Acute rhinosinusitis Flashcards
Definition
Acute inflammation in the mucous membranes of the paranasal sinuses.
Causes
Acute rhinosinusitis is most commonly caused by a viral infection (i.e. the common cold).
About 5% of URTIs are complicated by an acute sinusitis,
- which is mainly viral initially
- while secondary bacterial infection commonly follows.
Any factor that narrows the sinus openings into the nasal cavity (the ostia) will predispose to acute sinusitis.
clinical presentations
1) an URTI persisting for longer than 10 days
2) URTI that is unusually severe with pyrexia and a
purulent nasal discharge
Clinical features of acute sinusitis
Facial pain and tenderness
Toothache
Purulent postnasal drip
Nasal discharge
Nasal obstruction
Rhinorrhoea
Cough (worse at night)
Fever
Epistaxis
Suspect bacterial cause if high fever and purulent nasal discharge.
Measures & Treatment
- Increased fluids
- Saline insufflation or steam inhalation (a very important adjunct)
- Nasal decongestants (oxymetazoline-containing nasal drops or sprays) 5 for 5–10 days only if congestion
- Simple analgesics for pain, e.g. paracetamol, and fever
- Nasal saline irrigation
- Pseudoephedrine tabs
- If swollen and inflamed: corticosteroid spray
- Antihistamines and mucolytics are of no proven value.
indication for oral antibiotics
Usually no indication for oral antibiotics unless
in severe cases with at least three of the following:
• facial pain
• persistent mucopurulent nasal discharge (>7–10 days)
• poor response to decongestants
• tenderness over the sinuses, esp maxillary
• tenderness on percussion of maxillary, molar and
premolar teeth that cannot be attributed to by a single tooth
Guidelines for antibiotic treatment
If bacterial sinusitis (high fever, purulent nasal discharge):
- Exclude dental root infection
- Control predisposing factors
- Use appropriate antibiotic therapy.
- Establish drainage by stimulation of mucociliary flow and relief of obstruction
Antibiotics (first choice):
• amoxycillin 500 mg (o) tds for 7 d or
• (if sensitive to penicillin) doxycycline 200 mg (o)

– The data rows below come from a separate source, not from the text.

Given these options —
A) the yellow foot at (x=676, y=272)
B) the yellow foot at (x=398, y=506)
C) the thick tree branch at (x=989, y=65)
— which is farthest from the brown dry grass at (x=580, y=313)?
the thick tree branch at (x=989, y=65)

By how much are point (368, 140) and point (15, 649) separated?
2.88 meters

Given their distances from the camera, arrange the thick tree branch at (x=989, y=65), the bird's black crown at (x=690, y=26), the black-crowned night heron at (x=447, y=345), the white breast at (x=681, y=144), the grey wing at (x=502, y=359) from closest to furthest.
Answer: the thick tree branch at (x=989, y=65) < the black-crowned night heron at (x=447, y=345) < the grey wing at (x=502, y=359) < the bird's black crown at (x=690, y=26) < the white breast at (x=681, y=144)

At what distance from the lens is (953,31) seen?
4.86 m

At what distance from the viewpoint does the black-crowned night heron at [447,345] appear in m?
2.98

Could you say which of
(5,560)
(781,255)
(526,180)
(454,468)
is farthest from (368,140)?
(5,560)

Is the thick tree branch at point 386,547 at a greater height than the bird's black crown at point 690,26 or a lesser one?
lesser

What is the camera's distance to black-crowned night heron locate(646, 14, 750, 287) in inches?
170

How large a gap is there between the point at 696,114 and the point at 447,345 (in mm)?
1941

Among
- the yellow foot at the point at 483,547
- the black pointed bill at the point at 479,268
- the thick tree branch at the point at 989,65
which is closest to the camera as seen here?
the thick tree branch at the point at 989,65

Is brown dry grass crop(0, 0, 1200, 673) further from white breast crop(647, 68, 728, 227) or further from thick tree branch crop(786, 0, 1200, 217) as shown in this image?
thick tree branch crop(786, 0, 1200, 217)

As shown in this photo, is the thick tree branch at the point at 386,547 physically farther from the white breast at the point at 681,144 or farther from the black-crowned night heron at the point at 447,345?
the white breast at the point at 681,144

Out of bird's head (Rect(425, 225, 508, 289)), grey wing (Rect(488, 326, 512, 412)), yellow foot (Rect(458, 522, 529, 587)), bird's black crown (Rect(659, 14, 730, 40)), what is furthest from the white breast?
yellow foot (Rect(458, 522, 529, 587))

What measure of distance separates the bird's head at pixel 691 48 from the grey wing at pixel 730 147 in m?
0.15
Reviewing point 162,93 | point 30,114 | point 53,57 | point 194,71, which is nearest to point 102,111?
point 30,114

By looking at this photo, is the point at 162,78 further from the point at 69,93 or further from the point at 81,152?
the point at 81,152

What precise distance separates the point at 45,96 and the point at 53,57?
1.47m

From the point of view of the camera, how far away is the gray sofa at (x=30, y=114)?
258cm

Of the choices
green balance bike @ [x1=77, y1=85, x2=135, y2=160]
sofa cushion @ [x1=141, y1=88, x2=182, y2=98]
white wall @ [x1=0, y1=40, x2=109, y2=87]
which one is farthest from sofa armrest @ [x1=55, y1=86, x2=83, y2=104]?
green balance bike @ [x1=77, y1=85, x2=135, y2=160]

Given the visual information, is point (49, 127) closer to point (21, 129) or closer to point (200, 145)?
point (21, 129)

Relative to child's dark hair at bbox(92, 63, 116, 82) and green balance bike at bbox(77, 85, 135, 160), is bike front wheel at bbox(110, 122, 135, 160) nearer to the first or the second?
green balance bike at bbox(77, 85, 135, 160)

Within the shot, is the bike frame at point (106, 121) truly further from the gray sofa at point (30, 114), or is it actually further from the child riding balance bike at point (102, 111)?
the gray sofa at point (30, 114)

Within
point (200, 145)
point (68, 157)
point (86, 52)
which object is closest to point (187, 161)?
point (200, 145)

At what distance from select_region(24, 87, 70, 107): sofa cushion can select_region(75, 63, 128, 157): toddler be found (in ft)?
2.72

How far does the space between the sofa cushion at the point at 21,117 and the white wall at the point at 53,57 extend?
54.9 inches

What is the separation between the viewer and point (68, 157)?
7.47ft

statim then 100 mg daily for 7 d or
• cefaclor 375 mg (o) bd for 7 d or
• amoxycillin clavulanate 875/125 mg (o) tds for 7 d
In complicated or severe disease, use intravenous cephalosporins or flucloxacillin
If superinfected: mupirocin 2% nasal ointment
If poor response to above agents—indicates resistant H. influenzae
Persistent cases management
If severe and persistent, surgical drainage may be necessary by atrial lavage or frontal sinus trephine.
Inhalations for sinusitis, what do you need?
The old method of towel over the head and inhalation bowl can be used, but it is better to direct the vapour at the nose.
Equipment needed is a container, which can be an old disposable bowl, a wide-mouthed bottle or tin, or a plastic container.
For the inhalant, several over-the counter preparations are suitable such as;
- Friar’s Balsam (5 mL)
- Vicks VapoRub (1 teaspoon), or menthol (5 mL).
The cover can be made from a paper bag (with its base cut out)
Cone of paper or a small cardboard carton (with the corner cutaway).
Method of Inhalations for sinusitis
Add 5 mL or 1 teaspoon of the inhalant to 0.5 L (or 1 pint) of boiled water in the container.
Place the paper or carton over the container.
Get the patient to apply nose and mouth to the opening and breathe in the vapour deeply and slowly through the nose, and then out slowly through the mouth.
Perform for 5–10 minutes, TDS, esp before retiring.
After inhalation, upper airway congestion can be relieved by autoinsufflation.